By Grant McGee: Local Columnist
A movie titled “Flightplan” has been playing in Clovis. The action revolves around a mother and daughter flying on a jumbo jet. During the flight something happens to the daughter and the action begins.
I could tell you the whole story but I have only recently learned it is crude, crass and common to reveal movie plots without being asked. Not everyone likes to hear how motion pictures end. I found how “Flightplan” ends because a friend went to go see it at North Plains Cinema.
“OK, so what’s the story? How does it end?” I asked him.
“I can’t do that,” he said. “You might go see it.”
I’ve always wanted to know what kind of ending a movie has. I don’t know where this started or why.
“People go to the movies for the journey, for the ride.” These words of wisdom were imparted unto me by The Lady of the House. “Those who go to the movie are trusting the people who made it to make it worth their time and money.”
This would explain the mystery of horror flicks to me. I’ve never understood why folks went to gory movies. Now I know: They pay to be spooked; they pay to go and face their fears in a safe, controlled environment.

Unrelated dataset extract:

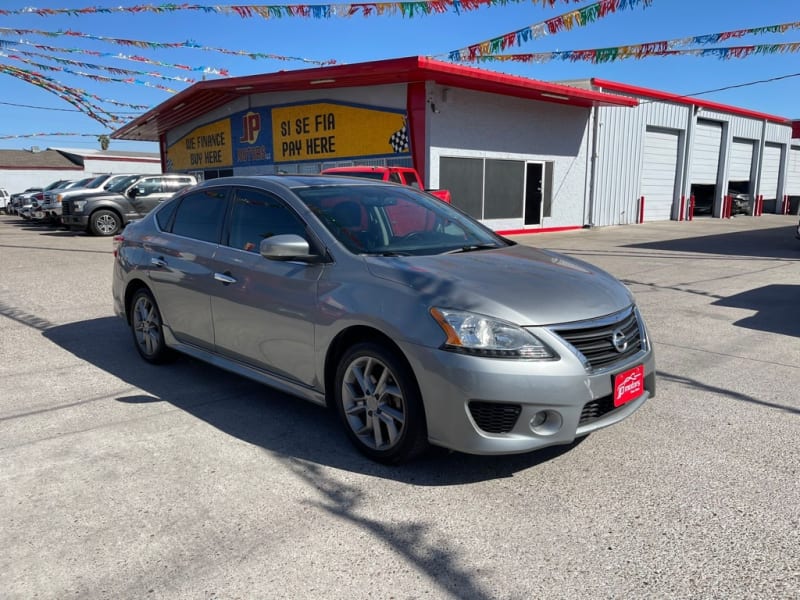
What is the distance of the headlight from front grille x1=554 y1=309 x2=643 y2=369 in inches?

I don’t know where I missed these important life lessons about motion pictures. They’re apparently in the same unwritten book with the rest of life’s unwritten rules we’re supposed to know like, “don’t date your best friend’s ex-girlfriend” or “don’t tell scary stories to little kids.”
I haven’t been too impressed with the way some movie story lines have gone over the years, starting when I was a kid: Marlon Brando gets “offed” in the 1963 version of “Mutiny on the Bounty,” Paul Newman gets “taken out” at the end of “Cool Hand Luke,” and Captain America and Billy get gunned down during a nice ride in the country on their Harleys in “Easy Rider.”
I like a happy ending.
Maybe I get a little too involved with motion pictures. My high school pals stopped going to flicks with me after we all went to see “Deliverance.” There’s this part in the movie where Burt Reynolds bumps off a guy who had done mean and nasty things to Reynolds’ canoeing party. Right at that moment I ratcheted my fist in the air, jumped up and yelled, “YES!”
Some folks are really fanatical about not knowing a thing about a movie they want to see. I worked with a guy who absolutely refused to watch the previews or television ads for movies he wanted to see. When the movie ad came on he’d close his eyes, stick his fingers in his ears and babble, “NAH NAH NAH NAH NAH NAH…”
I understand I ticked someone off by talking about the “surprise” in the Bruce Willis movie “The Sixth Sense.” The film has been out for over five years, I just thought everyone knew.
So now I know the rules about movies: We go to experience the journey, so don’t tell the ending or the surprise. Whether it’s a sci-fi movie, chick flick, drama, romantic comedy, action or horror you pay your money to go for the ride.